What exactly do you want to do?

I’ve found that one thing that can really help with achieving a fitness goal is to be quite specific when setting it. This may seem obvious, but it is a very important first step, as we can only measure our success if we first define what success is. I often hear “I want to lose weight”, which is a fine goal, but how much? By when? Answering these questions really help frame our exercise and put each day into context. Rather than saying “I want to lose weight”, putting it this way would be better:

“I want to lose 5 pounds by the end of next month.”

This gives a specific number to work towards, and a time frame. Even if you fail to meet your goal, it’s good to have a time set on it so that you will have a specific occasion to reassess. So, the next time you think of a fitness goal, remember: be specific.

Slow and Steady

Something I’ve seen my whole life across all age ranges when it comes to exercise is people who try to do too much too fast. This can lead to burn out, discouragement, and general frustration. It is very important to set realistic and achievable goals. Saying “I want to increase my squat by 100lbs this month” is not within reach of most of the human population. Setting such a strength goal in a more reasonable range, 10-15 lbs, is much more realistic.
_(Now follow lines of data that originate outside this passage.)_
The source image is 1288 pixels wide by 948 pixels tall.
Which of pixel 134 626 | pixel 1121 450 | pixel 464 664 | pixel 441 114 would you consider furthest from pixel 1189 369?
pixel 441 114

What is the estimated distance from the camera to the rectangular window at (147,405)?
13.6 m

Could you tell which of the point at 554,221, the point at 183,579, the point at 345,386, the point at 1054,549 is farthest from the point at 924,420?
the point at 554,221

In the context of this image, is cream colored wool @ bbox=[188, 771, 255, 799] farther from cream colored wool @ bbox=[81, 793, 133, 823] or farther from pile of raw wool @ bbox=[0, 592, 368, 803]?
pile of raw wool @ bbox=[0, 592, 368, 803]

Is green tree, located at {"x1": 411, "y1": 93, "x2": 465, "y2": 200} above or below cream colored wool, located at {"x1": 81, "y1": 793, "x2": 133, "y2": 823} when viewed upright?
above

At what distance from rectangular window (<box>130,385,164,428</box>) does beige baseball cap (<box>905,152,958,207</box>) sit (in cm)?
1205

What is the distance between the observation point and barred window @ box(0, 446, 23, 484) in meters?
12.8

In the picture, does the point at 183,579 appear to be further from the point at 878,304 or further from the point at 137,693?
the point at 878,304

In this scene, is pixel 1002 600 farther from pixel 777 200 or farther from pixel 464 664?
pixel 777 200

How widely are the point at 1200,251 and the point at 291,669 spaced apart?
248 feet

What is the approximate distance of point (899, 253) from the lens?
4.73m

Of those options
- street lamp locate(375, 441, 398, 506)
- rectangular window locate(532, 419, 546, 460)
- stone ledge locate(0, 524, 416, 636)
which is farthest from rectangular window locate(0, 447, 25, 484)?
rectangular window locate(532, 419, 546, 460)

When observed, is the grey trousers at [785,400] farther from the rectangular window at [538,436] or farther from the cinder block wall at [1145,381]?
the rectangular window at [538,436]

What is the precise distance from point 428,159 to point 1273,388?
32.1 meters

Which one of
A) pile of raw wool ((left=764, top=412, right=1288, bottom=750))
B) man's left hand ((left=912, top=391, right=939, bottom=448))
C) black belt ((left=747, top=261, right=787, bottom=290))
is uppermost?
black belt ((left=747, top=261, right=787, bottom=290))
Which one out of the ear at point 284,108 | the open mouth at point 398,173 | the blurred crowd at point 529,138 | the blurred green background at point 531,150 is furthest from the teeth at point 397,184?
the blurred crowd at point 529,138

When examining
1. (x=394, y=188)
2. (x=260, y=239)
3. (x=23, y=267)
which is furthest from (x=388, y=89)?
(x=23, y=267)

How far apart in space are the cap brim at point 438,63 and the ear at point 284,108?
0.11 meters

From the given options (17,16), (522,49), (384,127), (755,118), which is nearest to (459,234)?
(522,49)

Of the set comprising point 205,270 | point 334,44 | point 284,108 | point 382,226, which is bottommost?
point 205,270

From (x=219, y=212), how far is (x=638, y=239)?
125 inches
Similarly, exercise has a lot of great health benefits, but too much can be a very bad thing. Working out too many times in a week, or for too long at a time can be detrimental. The line of excess is in a different place for every person, but it is extremely important to give the body adequate rest from training in order to allow recovery. If you do not, then you will break yourself down faster than you can build yourself up.

I recommend a slow and steady approach. Fitness is a journey and it is very important to look at the big picture. It’s not about where you are next week or even next month, but about where you are next year, or even in five years. Think of exercise as an investment in yourself and make decisions that slowly work to improve your situation one step at a time.

 

Something is always better than nothing

It’s happened to all of us. You had the best of intentions but something came up at the last minute and kept you from exercising. Sickness, bad weather, visiting family, a holiday, a busy work schedule, indigestion…the list of issues can be miles long and they can all make perfect sense. When life gets in the way, it is important to remember that something is always better than nothing. You can always do something that day that will help you toward your goal.

Too busy to make it to the gym? Walk around your house or up and down the stairs.

Feeling too tired for exercise? Make healthy choices at meals.

Stuck at work? Try standing at your desk.Late to the gym? Just do what you can in the time you have.

Every situation is different, but the principle is still the same: you can always do something, and making the attempt will help you reinforce the habit. The next time life gets in the way, look at it as a new challenge to overcome. Even if you cannot get a full workout, just getting in a few minutes of something still helps you take a few more steps toward your goal. Framing it this way can help misfortune look like a challenge, and finding a creative solution can be fun.

Whatever it is that you are trying to accomplish, I hope that this review reminds you of some helpful tips on how to get there.